• **ТЕКСТ ДЛЯ ЧТЕНИЯ**
Литмир - Электронная Библиотека
Содержание  
A
A

Но поэт не пришел в президентский дворец. Основанная Мустафой Кемалем правящая Народно-республиканская партия стала единственной легальной партией Турции. Укрепив с помощью государства позиции национальной турецкой буржуазии, эта партия стремилась любой ценой не допустить перерастания национально-освободительного движения в социальную крестьянскую революцию. Ее цель была буржуазная республика.

Целью, к которой стремился Назым Хикмет, было уничтожение классов и социального неравенства. Партия, с которой на всю жизнь связал себя поэт, была загнана в подполье, а кости пятнадцати ее основателей, утопленных в Черном море, лежали на траверсе мыса Сюрмене в районе Трабзона.

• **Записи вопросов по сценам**
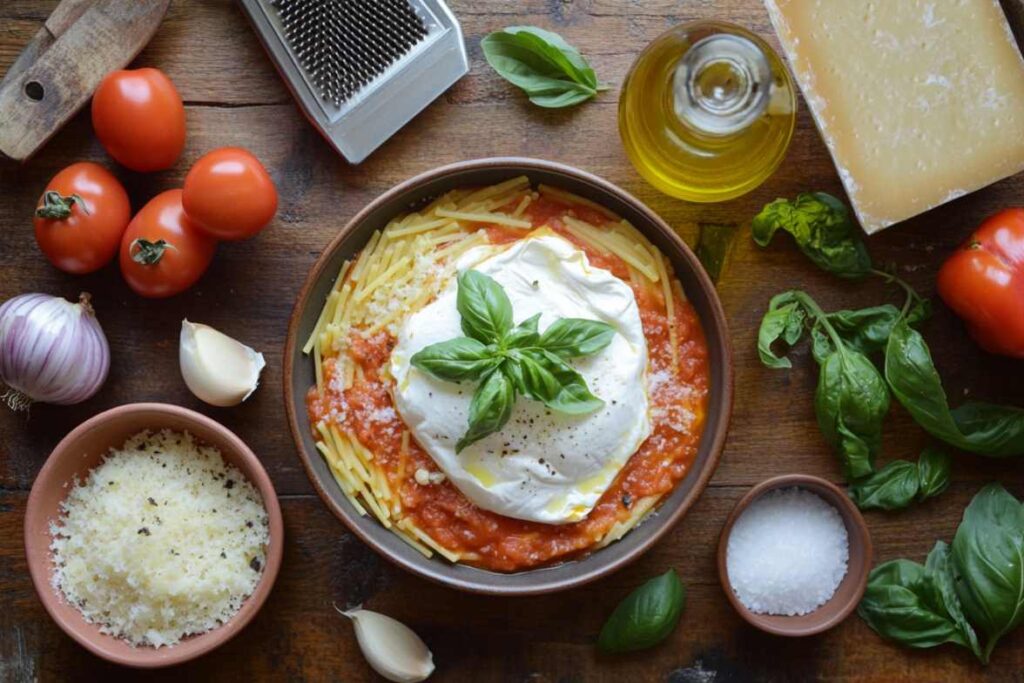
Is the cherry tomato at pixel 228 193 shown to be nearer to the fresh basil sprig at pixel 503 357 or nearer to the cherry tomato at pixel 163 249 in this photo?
the cherry tomato at pixel 163 249

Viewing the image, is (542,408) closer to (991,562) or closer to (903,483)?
(903,483)

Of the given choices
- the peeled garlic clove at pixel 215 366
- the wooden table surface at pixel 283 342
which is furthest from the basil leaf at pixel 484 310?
the peeled garlic clove at pixel 215 366

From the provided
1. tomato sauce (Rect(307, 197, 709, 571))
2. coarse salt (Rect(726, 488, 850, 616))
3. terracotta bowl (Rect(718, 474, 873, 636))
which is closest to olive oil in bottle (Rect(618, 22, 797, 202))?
tomato sauce (Rect(307, 197, 709, 571))

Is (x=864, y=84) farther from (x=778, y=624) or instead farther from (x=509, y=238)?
(x=778, y=624)

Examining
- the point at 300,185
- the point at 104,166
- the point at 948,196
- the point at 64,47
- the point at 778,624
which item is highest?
the point at 64,47

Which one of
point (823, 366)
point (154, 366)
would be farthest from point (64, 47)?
point (823, 366)

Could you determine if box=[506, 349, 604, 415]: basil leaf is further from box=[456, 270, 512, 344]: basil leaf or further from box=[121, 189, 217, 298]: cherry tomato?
box=[121, 189, 217, 298]: cherry tomato
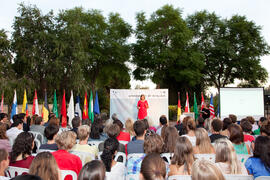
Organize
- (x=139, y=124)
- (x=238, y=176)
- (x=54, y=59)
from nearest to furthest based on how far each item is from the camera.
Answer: (x=238, y=176)
(x=139, y=124)
(x=54, y=59)

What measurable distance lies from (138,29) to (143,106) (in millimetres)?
19650

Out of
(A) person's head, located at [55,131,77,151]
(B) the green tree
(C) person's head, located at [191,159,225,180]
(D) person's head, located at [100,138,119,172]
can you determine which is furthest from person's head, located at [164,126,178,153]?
(B) the green tree

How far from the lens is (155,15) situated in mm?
28812

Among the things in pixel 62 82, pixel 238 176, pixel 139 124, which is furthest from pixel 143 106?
pixel 62 82

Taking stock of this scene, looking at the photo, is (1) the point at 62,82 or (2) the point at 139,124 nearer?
(2) the point at 139,124

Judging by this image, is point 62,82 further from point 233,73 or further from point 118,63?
point 233,73

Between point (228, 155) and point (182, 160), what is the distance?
56 cm

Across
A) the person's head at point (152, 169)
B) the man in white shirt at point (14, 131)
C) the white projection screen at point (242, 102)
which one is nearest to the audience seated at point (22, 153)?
the person's head at point (152, 169)

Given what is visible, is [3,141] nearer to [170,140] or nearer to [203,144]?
[170,140]

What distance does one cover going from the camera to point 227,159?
3053 millimetres

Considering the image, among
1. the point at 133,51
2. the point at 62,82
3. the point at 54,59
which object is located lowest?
the point at 62,82

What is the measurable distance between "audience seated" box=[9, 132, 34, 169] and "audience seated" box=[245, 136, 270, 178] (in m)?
2.72

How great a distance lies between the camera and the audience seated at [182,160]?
2971 mm

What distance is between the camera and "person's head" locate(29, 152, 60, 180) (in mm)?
2354
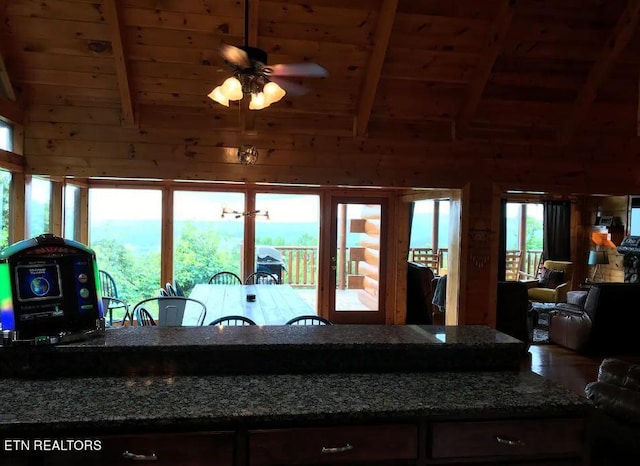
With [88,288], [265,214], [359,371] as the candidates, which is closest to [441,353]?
[359,371]

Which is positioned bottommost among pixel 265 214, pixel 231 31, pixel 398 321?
pixel 398 321

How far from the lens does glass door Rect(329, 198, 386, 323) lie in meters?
7.48

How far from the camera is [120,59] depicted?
4.27 m

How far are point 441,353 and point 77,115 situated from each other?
4410mm

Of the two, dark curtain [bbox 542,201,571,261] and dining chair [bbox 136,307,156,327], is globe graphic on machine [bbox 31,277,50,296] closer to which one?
dining chair [bbox 136,307,156,327]

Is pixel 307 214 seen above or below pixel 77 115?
below

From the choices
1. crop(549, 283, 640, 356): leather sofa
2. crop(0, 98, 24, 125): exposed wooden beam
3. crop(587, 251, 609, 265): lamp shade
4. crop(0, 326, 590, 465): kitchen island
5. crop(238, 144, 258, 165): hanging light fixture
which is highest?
crop(0, 98, 24, 125): exposed wooden beam

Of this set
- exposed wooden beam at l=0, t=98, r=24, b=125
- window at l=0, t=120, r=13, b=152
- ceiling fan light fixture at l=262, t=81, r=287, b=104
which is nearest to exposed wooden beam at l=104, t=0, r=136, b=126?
exposed wooden beam at l=0, t=98, r=24, b=125

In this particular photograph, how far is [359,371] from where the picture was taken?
1.92m

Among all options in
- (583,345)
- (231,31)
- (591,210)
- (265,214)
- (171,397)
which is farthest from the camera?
(591,210)

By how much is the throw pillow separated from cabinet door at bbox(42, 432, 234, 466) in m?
8.70

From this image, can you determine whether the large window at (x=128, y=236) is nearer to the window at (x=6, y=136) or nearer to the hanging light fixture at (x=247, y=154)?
the window at (x=6, y=136)

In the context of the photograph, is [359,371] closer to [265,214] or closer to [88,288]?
[88,288]

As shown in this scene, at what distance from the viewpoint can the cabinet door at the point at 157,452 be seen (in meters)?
1.41
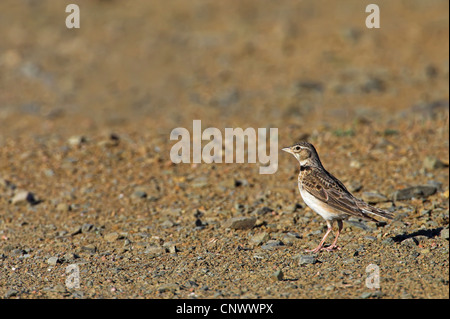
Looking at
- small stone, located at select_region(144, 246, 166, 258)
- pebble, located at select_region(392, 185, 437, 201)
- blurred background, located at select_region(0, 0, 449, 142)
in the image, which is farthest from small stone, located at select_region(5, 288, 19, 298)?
blurred background, located at select_region(0, 0, 449, 142)

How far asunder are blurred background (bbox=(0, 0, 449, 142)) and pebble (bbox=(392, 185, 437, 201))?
3.19m

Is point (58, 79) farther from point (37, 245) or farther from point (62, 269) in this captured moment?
point (62, 269)

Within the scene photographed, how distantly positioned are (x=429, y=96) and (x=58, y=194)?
32.9ft

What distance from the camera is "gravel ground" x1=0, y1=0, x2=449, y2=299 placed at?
8227 millimetres

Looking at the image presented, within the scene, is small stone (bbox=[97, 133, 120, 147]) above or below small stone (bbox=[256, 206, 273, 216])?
above

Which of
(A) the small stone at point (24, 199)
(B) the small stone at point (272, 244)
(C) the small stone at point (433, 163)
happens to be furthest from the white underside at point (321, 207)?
(A) the small stone at point (24, 199)

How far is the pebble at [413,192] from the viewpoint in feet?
35.4

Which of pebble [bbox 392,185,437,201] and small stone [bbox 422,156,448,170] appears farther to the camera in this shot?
small stone [bbox 422,156,448,170]

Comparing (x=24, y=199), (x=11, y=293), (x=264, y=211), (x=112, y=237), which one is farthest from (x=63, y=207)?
(x=11, y=293)


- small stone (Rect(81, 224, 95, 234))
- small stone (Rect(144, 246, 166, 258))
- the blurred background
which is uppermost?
the blurred background

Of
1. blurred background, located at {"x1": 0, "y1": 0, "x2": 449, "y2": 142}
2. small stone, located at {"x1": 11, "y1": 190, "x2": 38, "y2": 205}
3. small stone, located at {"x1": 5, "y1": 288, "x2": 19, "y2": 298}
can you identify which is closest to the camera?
small stone, located at {"x1": 5, "y1": 288, "x2": 19, "y2": 298}

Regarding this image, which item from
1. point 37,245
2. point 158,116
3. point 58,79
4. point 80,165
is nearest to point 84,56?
point 58,79

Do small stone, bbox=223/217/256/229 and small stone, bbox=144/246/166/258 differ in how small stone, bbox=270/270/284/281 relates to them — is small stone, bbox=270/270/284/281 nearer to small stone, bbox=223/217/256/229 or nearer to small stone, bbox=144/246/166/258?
small stone, bbox=144/246/166/258

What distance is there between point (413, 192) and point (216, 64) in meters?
10.6
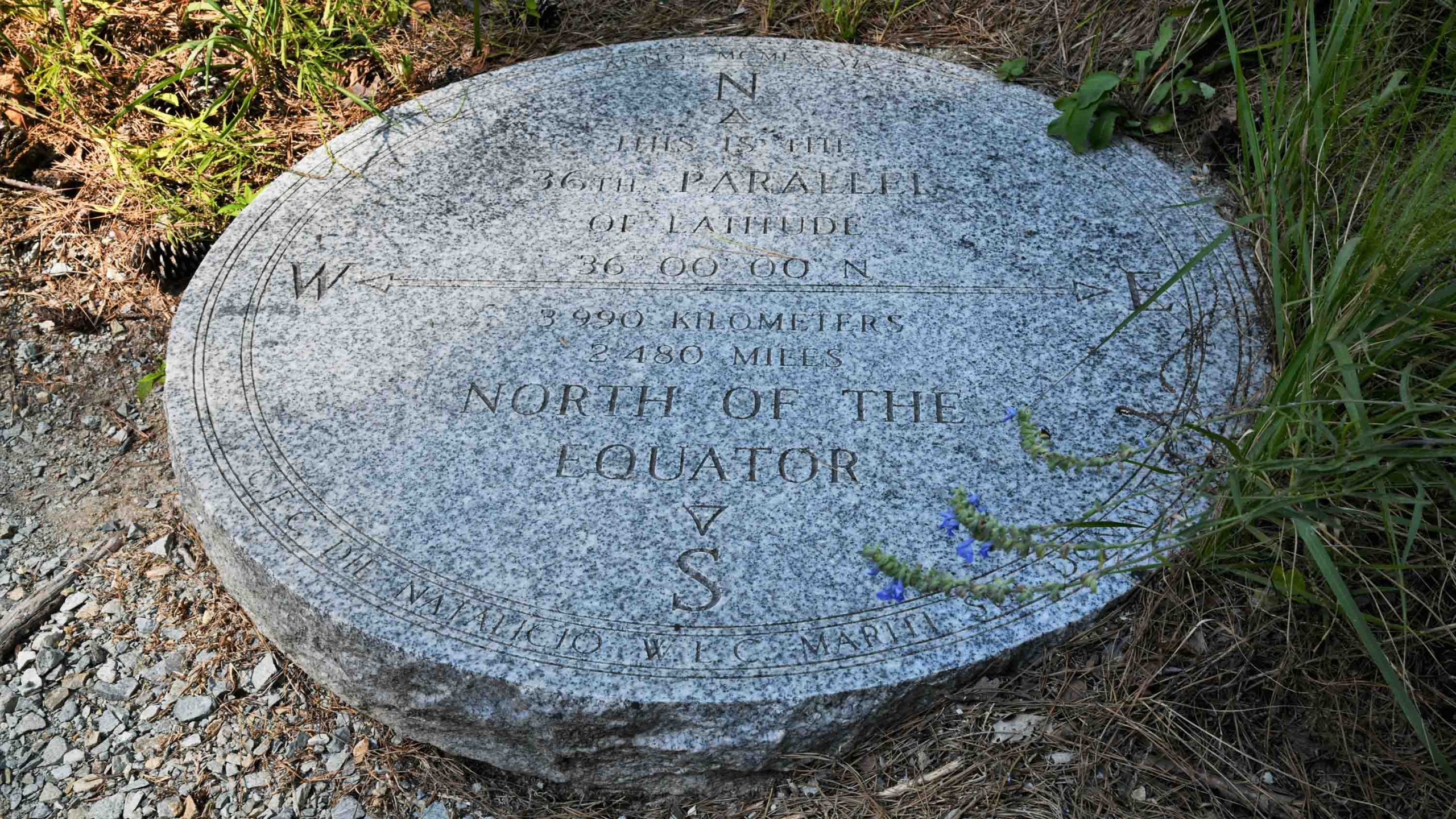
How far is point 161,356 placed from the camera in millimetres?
3244

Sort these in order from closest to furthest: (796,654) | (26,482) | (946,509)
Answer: (796,654), (946,509), (26,482)

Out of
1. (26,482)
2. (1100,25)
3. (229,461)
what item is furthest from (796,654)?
(1100,25)

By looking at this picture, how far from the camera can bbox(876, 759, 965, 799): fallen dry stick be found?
6.82ft

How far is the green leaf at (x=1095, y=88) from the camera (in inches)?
120

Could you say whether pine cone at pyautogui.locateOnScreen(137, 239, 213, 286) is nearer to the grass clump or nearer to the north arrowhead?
the north arrowhead

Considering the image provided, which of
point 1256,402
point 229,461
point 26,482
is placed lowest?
point 26,482

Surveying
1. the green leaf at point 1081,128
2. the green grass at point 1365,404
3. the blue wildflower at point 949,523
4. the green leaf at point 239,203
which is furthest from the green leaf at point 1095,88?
the green leaf at point 239,203

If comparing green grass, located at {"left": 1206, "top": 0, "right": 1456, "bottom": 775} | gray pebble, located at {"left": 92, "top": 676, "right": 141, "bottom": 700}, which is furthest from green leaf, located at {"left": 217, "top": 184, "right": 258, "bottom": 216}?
green grass, located at {"left": 1206, "top": 0, "right": 1456, "bottom": 775}

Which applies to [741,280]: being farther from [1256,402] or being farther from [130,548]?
[130,548]

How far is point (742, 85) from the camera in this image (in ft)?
11.1

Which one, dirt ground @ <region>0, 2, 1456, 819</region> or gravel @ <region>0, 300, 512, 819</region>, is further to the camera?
gravel @ <region>0, 300, 512, 819</region>

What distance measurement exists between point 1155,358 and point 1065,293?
265 millimetres

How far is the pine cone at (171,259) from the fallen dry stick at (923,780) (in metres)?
2.42

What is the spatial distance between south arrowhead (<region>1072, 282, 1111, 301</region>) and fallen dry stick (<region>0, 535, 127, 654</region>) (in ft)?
7.61
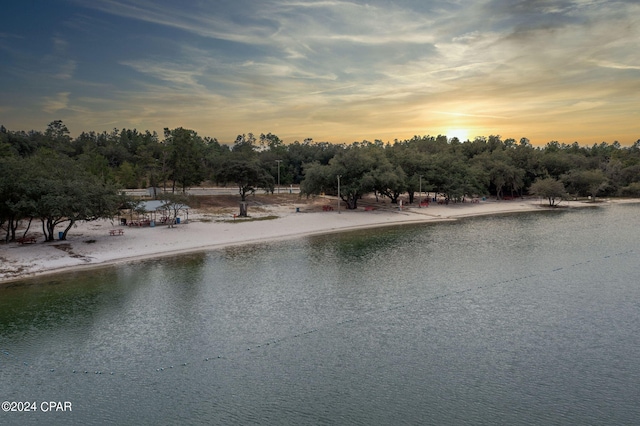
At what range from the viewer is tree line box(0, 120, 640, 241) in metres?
40.7

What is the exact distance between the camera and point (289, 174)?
11638cm

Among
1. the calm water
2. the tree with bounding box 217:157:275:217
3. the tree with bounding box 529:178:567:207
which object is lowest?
the calm water

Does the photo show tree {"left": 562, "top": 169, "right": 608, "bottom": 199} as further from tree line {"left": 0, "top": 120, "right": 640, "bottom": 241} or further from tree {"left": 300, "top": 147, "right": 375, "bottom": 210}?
tree {"left": 300, "top": 147, "right": 375, "bottom": 210}

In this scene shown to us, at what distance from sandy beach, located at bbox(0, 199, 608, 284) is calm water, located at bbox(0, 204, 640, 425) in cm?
353

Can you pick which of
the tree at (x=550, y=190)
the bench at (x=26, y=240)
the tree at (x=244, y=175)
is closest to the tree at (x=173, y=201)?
the bench at (x=26, y=240)

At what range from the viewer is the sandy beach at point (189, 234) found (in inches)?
1503

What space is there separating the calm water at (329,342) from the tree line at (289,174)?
10201 mm

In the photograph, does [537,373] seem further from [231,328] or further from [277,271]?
[277,271]

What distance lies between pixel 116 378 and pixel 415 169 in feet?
249

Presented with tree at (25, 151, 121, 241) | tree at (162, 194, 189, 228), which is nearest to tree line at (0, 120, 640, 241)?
tree at (25, 151, 121, 241)

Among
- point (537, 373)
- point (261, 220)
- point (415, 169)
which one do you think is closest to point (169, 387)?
point (537, 373)

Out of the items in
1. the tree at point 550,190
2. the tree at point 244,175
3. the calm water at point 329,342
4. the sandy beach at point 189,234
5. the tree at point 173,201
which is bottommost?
the calm water at point 329,342

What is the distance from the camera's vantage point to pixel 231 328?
966 inches

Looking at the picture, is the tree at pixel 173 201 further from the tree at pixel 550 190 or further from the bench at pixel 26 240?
the tree at pixel 550 190
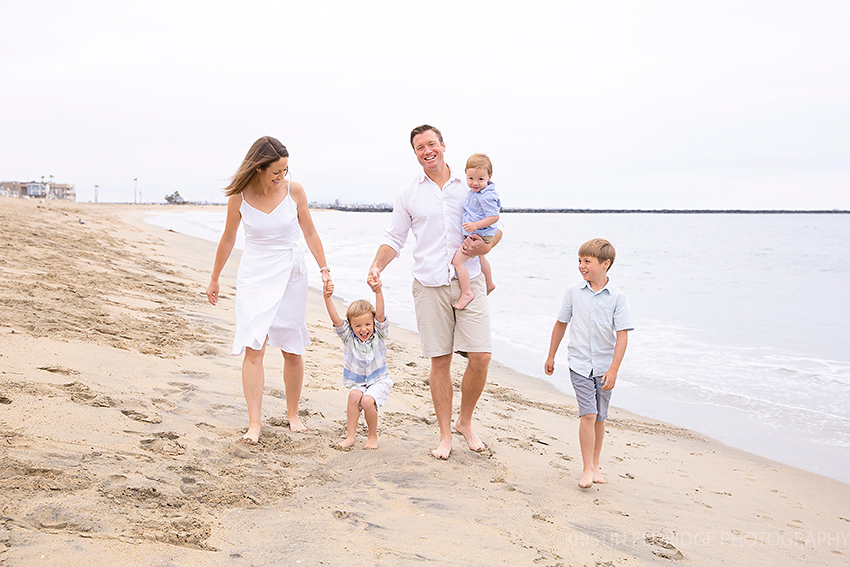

• **ЗАДАНИЯ К УПРАЖНЕНИЮ**
- A) Выпишите из текста о Назыме Хикмете фрагмент, начиная со слов «Целью, к которой» и заканчивая словами «в районе Трабзона.».
- B) К какой цели, согласно тексту о Назыме Хикмете, стремился поэт?

• **ОТВЕТЫ**
- A)
Целью, к которой стремился Назым Хикмет, было уничтожение классов и социального неравенства. Партия, с которой на всю жизнь связал себя поэт, была загнана в подполье, а кости пятнадцати ее основателей, утопленных в Черном море, лежали на траверсе мыса Сюрмене в районе Трабзона.

- B) К уничтожению классов и социального неравенства.